Since 2023, Glossy has been closely tracking the rise of Gen Alpha’s beauty obsession. 

While kids and tweens have always discovered beauty products as they grow up — whether by watching their mothers at home or learning from friends at school — Gen Alpha is among the first cohorts to learn from influencers on TikTok, in real time and in lockstep with the trend cycle. They (famously) became obsessed with Drunk Elephant, at times overwhelming the brand’s in-store displays at Sephora and earning the nickname “Sephora Kids,” a label often intended disparagingly. 

Simultaneously, brands emerged to meet the moment. Among them: Erly, Rile and Saint Crewe. Evereden, which launched in 2018 with products for babies, expanded with a collection of tween-forward skin care in 2021. In 2024, it surpassed $100 million in sales, proving market demand.

In October 2025, Evereden hit Sephora shelves, just a month after the Sephora debut of creator Salish Matter’s tween-focused Sincerely Yours. Together, the launches sent a clear message: Sephora, which declined to comment for this piece, was set on creating a retail atmosphere welcoming to younger shoppers — whether everybody else liked it or not. 

These brands represent a broader economic shift, too. “Sephora Kids” are no longer a fleeting trend; they have become a meaningful share of the market and a demographic worth serious investment. Mintel projects that, by 2029, Gen Alpha’s spending power will reach $5.5 trillion. At Evereden, business has already shifted: Eighty-five percent of its revenue now comes from products for Gen Alpha, rather than from its initial products designed for babies.

But the category growth has not come without controversy.

In celebration of its launch, Sincerely Yours held an event at the American Dream mall that drew 87,000 attendees, amplifying the ongoing debate about whether children should use $26 moisturizers at all.

When it launched, Jordan Matter, Salish’s father, told Glossy, “We started talking about the idea that the products that would be good for her [young] skin weren’t particularly fun or cool to use, [in her eyes]. … That was when we started [to think] it would be interesting to develop products that kids would actually want to use, where they’d be more motivated to use products that were good for their skin.”

=== Written task A ===
According to the article on Gen Alpha's beauty spending, how many people attended the Sincerely Yours launch event at the American Dream mall?
=== Written task B ===
Carry on the article about Gen Alpha's beauty spending from its last sentence.

=== Excerpted records ===
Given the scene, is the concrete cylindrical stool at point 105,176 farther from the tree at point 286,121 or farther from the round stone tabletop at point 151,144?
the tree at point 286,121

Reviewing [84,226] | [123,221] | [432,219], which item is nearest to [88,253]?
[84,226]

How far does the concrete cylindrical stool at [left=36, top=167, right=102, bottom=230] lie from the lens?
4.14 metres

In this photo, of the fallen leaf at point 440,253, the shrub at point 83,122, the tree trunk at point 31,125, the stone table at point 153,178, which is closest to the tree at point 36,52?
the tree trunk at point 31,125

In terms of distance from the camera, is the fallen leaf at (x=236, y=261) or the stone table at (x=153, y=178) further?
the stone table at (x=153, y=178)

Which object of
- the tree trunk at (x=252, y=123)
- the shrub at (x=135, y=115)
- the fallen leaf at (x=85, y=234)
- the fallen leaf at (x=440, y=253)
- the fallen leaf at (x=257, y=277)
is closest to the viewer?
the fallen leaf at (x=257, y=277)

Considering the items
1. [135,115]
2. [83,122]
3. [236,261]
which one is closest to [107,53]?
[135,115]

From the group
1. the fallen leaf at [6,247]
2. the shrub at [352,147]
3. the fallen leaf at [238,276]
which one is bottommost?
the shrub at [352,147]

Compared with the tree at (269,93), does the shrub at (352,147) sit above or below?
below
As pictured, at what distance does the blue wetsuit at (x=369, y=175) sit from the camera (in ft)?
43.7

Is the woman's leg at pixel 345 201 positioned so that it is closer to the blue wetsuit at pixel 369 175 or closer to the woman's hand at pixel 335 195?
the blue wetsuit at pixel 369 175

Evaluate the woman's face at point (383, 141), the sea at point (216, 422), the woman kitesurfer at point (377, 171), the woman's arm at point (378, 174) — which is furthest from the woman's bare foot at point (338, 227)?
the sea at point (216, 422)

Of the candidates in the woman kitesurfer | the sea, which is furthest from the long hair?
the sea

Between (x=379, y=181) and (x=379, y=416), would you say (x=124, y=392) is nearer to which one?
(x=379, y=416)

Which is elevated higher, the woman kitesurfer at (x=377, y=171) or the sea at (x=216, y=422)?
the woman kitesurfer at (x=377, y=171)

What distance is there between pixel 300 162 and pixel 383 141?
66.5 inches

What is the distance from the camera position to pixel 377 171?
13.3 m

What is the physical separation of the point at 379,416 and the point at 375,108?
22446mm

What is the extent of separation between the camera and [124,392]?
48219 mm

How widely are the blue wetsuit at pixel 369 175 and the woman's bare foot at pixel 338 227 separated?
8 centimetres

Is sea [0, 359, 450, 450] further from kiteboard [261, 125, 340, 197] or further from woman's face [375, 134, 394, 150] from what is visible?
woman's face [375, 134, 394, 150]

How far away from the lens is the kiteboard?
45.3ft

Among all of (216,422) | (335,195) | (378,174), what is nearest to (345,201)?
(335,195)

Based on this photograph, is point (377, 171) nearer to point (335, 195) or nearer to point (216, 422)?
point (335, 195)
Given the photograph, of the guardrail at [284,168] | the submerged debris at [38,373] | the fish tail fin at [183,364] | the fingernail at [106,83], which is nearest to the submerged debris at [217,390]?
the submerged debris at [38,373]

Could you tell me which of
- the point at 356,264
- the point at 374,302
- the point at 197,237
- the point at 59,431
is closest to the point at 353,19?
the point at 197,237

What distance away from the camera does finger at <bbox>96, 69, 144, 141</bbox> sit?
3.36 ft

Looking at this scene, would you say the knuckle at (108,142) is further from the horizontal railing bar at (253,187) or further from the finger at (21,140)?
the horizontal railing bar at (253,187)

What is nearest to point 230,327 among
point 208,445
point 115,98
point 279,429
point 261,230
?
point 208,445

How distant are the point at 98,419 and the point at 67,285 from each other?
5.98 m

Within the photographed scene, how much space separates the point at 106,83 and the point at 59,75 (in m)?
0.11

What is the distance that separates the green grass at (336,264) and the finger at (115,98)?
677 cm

=== Response A ===
87,000 people.

=== Response B ===
The backlash was nothing compared to in November, when actor, model and entrepreneur Shay Mitchell announced the launch of her brand Rini, which debuted with sheet masks for kids ages four-12, prompting what quickly escalated into a veritable moral panic. A New York Times headline read: “‘Dystopian’: Skin care for 4-year-olds gets an icy reception.” Mitchell ultimately appeared on “The Today Show” to address the criticism: “Truly, skin care starts from birth,” she said. “We moisturize, we soothe, we comfort their skin as newborns. This is the same thing; it’s just in a different format that’s more fun — and, I feel, very age-appropriate. This [comes] down to it not being a beauty thing. Kids don’t look at masks and think about fixing. They think about it being a cooling sensation and a shared moment.”

Casey Lewis, the writer and consultant behind the Substack After School, was less alarmed by Rini than much of the internet appeared to be. “[I understood] the thought process behind [launching the brand],” she said. “She puts masks on herself, and her kids see the masks on and think ‘That looks fun, that looks glamorous.’ And then she looks at the mask market, and maybe they’re too big for a kid’s face. … I understand it, in terms of a nice little mommy-and-me ritual.”

But Lewis views Sincerely Yours more critically, noting that Salish Matter’s audience skews younger than Matter herself (now 16) — meaning she is influencing children directly, unlike Mitchell, who is potentially influencing parents. The concern, Lewis said, is aspirational pressure. The risk is that kids may think, “Salish is this beautiful girl we look up to. And if we want to have a life like hers, and to have beautiful skin like hers, we need to have this four-step skin care routine we can only buy at Sephora,” Lewis said.

Lewis made a TikTok remarking on the pop-up which was met with comments like, “We need to stop being afraid of shaming these parents. this is crazy,” and “You don’t have to shame the parents but I will. Parents need to learn to say no.”

To successfully connect with the Gen Alpha demographic — the oldest of whom are currently just 14 or 15 years old — brands must appeal to both children and their parents, said Kimberley Ho, founder and CEO of Evereden. “You really have to convince two sets of generations — the millennial parents who are purchasing, as well as the Gen Alphas who need to think you’re cool.” Ho has already convinced Sephora, at least. In March, her brand will expand to all 641 Sephora locations nationwide.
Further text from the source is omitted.